A pessimist on the other hand, might first point out that according to the Singapore Exchange (SGX) website, there were 33 new entrants last year. As at Friday, these companies had a combined market capitalisation of S$14.6 billion versus KepLand’s current S$7 billion, which means that if KepLand is eventually delisted as planned, the local market will lose almost half the market capitalisation it added from 33 new entrants for the whole of 2014.
Second, the pessimist might also highlight the fact that quite regularly, property companies jump into play from the revival of the by-now familiar privatisation theme but this usually does not last for long, interest fizzling out after a few days.
Third, a market that consistently undervalues stocks thus leading to regular privatisation exercises shouldn’t be classified as healthy and fourth, in the absence of competing bids as is the case with KepLand, it isn’t readily obvious if the offer price really is as attractive as what some observers believe.

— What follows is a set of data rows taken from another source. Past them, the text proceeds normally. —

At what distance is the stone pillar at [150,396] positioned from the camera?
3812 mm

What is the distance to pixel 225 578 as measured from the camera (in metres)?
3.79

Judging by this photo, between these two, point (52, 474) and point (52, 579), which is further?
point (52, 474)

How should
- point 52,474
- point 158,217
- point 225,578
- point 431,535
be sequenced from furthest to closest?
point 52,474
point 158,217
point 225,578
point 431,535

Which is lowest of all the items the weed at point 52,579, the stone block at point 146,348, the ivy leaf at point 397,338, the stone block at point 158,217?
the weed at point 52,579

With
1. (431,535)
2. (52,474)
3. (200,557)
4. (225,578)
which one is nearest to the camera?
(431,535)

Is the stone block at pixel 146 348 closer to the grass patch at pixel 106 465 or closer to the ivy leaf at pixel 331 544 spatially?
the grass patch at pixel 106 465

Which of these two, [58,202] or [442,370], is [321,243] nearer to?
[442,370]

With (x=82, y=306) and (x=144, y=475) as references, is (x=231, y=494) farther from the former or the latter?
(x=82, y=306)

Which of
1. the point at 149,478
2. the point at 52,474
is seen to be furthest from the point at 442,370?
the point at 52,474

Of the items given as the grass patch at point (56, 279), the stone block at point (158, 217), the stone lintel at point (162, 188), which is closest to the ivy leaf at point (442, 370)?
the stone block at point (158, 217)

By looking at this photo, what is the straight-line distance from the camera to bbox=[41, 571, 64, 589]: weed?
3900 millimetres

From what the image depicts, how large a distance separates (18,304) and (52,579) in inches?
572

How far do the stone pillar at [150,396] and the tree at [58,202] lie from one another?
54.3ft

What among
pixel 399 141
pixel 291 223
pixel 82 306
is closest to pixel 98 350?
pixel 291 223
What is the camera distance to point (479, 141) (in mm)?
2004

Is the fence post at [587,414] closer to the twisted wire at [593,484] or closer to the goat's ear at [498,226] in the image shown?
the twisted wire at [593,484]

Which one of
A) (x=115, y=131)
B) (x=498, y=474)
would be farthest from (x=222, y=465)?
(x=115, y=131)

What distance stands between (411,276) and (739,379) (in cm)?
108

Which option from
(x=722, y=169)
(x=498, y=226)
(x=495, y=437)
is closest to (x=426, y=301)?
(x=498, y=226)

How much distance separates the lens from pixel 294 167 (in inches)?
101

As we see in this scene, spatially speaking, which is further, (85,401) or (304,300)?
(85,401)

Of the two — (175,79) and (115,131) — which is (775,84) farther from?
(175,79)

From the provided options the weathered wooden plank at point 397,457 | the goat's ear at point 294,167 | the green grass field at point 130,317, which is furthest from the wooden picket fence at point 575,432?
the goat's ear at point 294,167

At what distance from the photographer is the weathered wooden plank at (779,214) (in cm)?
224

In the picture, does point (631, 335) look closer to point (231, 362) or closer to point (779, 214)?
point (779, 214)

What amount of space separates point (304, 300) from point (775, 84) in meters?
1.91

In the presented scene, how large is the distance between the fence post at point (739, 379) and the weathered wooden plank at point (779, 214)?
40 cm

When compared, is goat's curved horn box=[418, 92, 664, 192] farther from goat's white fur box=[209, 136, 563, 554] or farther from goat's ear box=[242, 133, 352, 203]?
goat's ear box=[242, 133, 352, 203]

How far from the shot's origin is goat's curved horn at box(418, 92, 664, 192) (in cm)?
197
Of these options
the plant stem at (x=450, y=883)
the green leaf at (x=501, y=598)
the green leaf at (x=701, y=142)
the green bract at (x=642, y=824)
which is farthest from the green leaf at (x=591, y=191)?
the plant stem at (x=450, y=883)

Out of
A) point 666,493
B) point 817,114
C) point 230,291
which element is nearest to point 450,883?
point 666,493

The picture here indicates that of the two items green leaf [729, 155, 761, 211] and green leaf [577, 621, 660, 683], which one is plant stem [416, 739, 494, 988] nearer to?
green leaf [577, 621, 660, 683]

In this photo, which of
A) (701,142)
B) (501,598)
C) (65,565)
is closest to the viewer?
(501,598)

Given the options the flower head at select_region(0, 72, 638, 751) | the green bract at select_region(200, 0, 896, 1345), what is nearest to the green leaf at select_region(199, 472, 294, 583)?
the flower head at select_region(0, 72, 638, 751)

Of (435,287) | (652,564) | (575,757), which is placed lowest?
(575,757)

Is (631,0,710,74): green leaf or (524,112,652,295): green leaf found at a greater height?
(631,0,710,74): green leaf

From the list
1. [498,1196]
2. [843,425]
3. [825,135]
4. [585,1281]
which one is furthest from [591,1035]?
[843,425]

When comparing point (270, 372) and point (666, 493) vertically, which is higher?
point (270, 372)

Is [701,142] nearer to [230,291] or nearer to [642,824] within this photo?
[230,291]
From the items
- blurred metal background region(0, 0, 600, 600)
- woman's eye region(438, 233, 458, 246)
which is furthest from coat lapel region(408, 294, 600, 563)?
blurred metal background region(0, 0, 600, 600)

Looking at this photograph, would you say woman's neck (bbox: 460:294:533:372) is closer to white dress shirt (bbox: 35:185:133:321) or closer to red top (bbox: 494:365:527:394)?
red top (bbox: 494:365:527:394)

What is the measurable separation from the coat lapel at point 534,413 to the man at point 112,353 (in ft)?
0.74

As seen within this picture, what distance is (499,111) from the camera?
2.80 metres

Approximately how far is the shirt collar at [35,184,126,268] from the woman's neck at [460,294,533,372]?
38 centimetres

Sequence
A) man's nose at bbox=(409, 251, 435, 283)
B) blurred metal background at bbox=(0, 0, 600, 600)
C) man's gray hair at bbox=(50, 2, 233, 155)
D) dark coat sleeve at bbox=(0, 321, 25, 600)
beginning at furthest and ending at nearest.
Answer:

An optimist might switch tack and counter that with the new 100-share board lots, high-priced stocks such as Jardine Matheson and the banks have now become more affordable to retail investors and that because 2014 saw a 12 per cent increase in new Central Depository accounts, retail confidence, participation and potential are considerable.
The pessimist’s reply would be that new account openings may be an indicator of interest but are not necessarily an indicator of actual trading, and that anecdotal evidence from dealers in the week since the 100-share lot was introduced was that many of the daily trades in 100 shares - if not the majority - were being done by foreign houses, that is institutions, and not retail players.
If so, then the pessimist’s claim is that all the new board lot has accomplished so far is to enable institutions to shift prices on lower volume and thus lower costs than before.
The optimist might argue that even if this is the case, a volume increase is still a volume increase and this should therefore be seen as a good thing; they could then point to Monday’s 2015-high S$1.48 billion turnover as offering hope that the market is turning a corner and that the year-long period during which liquidity was depressed may soon be over.
The pessimist’s reply would be that the volume jump came mainly from significantly increased trading in Keppel Corp and KepLand whose combined trades accounted for 27 or S$408 million of the dollar total and that once the dust has settled, it’s likely that dollar business will fall back to the more familiar S$1 billion daily average.
It’s possible to go on - the optimist, for example, could say that the Straits Times Index’s 6.2 per cent rise last year suggests the market performed well in difficult circumstances whilst the pessimist’s counter would be that the index isn’t properly representative of a broad market which has actually lagged far behind - but the point is that each individual’s perception of reality is dependent on one’s own, probably selfish, point of view.
The truth is that it is difficult to say with absolute certainty whether the market’s glass is truly half empty or half full. Perhaps what is more important is that efforts are made to ensure that what has gone and will go into the glass is of sufficient quality to attract all investors, and that the glass is set up in such a way that no set of investors is favoured over another.